Feyre shrugged. “I take painting seriously.”

“Uh,” he picked up two different paint brushes and examined them, trying to tell what the difference was. “I would say so.”

“I’ll go first. You pose.”

“Straight to business then? No small talk?”

“I’m not interested in small talk,” Feyre snapped. “I’m interested in getting my A and moving on.”

Rhysand sighed, dramatically. “Very well. Where should I pose? How should I pose? Nude? I’ll pose nude.”

“If you start removing your clothes, I’m out of here.”

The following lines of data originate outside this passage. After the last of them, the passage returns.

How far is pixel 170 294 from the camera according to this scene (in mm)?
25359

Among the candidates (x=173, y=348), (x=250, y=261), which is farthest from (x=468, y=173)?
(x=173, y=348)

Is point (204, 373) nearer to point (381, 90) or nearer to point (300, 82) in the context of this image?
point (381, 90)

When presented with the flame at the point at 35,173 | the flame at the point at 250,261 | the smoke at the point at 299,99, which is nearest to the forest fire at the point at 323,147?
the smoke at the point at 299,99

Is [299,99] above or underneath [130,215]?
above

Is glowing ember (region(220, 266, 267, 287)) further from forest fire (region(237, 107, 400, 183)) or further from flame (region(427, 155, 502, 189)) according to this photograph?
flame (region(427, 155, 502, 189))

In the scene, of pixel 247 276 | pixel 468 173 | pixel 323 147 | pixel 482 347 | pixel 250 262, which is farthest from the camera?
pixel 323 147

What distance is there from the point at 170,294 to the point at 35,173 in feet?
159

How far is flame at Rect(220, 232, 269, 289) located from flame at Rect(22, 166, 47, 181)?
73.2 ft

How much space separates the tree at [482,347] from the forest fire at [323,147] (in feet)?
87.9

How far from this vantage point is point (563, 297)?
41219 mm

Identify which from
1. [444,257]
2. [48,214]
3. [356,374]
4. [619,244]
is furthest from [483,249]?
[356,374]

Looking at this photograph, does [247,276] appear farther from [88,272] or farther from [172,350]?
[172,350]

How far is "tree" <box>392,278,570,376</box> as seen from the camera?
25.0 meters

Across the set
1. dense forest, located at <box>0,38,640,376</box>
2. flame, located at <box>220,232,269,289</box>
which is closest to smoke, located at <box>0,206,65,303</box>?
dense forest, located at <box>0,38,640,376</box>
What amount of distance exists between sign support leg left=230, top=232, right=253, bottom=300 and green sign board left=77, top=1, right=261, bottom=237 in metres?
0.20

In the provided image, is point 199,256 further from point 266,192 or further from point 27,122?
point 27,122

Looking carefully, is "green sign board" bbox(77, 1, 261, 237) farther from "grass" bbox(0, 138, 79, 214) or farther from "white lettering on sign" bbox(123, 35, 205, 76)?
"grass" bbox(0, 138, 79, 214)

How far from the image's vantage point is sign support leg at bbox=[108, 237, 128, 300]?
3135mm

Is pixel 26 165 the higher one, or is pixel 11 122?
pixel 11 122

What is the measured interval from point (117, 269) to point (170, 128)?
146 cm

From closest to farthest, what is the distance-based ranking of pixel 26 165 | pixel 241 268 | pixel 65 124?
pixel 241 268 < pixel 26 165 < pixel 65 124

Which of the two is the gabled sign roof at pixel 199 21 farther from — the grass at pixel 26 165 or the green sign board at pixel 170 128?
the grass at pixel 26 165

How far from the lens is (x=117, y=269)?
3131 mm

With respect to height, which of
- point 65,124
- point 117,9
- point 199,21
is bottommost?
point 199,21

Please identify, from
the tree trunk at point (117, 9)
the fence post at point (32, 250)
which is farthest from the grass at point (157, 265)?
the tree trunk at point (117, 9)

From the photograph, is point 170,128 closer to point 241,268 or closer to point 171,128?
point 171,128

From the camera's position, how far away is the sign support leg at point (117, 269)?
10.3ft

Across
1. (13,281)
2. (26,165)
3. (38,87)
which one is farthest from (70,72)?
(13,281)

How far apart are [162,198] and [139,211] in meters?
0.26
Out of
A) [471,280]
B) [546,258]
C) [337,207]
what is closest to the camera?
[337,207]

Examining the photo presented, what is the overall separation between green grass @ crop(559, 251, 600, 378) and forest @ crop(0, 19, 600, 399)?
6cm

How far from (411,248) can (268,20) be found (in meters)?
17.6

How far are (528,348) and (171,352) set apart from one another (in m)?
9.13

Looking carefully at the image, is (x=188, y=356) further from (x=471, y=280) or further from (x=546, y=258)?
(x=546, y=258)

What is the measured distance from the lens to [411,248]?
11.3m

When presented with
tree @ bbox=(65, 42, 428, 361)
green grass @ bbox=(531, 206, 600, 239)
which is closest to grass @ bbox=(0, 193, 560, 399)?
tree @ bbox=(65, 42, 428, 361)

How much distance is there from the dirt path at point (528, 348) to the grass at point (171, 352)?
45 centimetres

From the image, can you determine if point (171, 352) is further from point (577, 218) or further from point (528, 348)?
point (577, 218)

Feyre wasn’t sure what it was that made her so annoyed by Rhysand. Maybe it was the fact that Tamlin hated him, or maybe it was because he was a cocky bastard.

“Fine,” Rhysand grinned, her annoyance not getting to him in the slightest. “Tell me how I should pose.”

Feyre pursed her lips. “I don’t know. Do something natural.”

“Standing here, arguing with you, feels pretty damn natural.”

“If you’re not going to take this seriously –“

“Okay, okay.” Rhysand held his hands up in surrender. “I’m sorry. Get set up.”

Rhysand sat on the couch as Feyre pulled out her sketch pad and squeezed out a series of colors into her palette.

“You’re just going to sit there?” she asked, once she was ready.

Rhys shrugged. “I thought we would start with something simple. If you don’t want me nude, or sprawled out to show off my goods, then yes. I am just going to sit here.”

After a roll of her eyes, Feyre began.